An illustration of the principal structures (lungs, heart, blood, circulation, and muscles) and associated functions (ventilation, lung diffusion, muscle circulation, and muscle diffusion) integrated in the transport of O2 from air to muscle. Patients with COPD demonstrate characterized central O2 transport dysfunction (i.e. ventilation and lung diffusion), which has been considered the primary mechanism responsible for the diminished exercise capacity in these patients.
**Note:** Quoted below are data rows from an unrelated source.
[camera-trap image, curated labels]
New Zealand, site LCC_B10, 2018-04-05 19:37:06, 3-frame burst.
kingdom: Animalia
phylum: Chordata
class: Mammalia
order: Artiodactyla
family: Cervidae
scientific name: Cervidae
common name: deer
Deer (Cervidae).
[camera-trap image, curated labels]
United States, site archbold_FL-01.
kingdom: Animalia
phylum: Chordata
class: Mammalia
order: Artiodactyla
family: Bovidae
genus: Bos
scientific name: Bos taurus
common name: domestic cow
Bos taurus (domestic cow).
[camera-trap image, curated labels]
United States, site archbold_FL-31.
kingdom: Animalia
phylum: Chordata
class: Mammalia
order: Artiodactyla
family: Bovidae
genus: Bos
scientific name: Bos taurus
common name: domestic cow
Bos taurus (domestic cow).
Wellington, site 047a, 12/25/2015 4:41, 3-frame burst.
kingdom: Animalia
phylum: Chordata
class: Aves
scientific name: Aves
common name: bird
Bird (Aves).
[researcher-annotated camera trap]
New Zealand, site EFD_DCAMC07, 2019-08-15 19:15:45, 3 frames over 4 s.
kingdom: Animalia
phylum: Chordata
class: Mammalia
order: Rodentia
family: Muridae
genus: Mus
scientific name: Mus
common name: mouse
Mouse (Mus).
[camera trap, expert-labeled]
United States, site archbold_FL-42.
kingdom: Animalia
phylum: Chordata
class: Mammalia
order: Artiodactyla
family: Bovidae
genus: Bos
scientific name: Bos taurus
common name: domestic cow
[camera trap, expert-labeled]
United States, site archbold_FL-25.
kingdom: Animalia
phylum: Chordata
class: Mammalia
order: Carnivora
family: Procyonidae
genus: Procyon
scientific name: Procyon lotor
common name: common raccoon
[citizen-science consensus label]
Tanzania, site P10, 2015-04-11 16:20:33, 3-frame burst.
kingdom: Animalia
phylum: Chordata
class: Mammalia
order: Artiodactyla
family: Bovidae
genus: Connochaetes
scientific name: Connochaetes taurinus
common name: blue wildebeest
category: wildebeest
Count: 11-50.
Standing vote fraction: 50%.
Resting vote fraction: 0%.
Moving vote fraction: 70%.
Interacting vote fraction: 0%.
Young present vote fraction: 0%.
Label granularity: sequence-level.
Importantly, previous studies have predominantly utilized exercise modalities that recruit a large muscle mass in the face of the marked lung dysfunction in patients with COPD (e.g. cycle ergometry), which would accentuate the influence of central O2 transport on exercise capacity, while masking peripheral dysfunction. However, peripheral O2 transport (i.e. muscle circulation and muscle diffusion) has yet to be comprehensively assessed in patients with COPD, when the central cardiopulmonary limitations to exercise capacity are minimized. Such an assessment is essential for a better understanding of the functional consequences of peripheral maladaptations with COPD and the identification of novel therapeutic targets, beyond the lungs, ultimately, facilitating the optimization of treatment and improving exercise capacity in patients with COPD.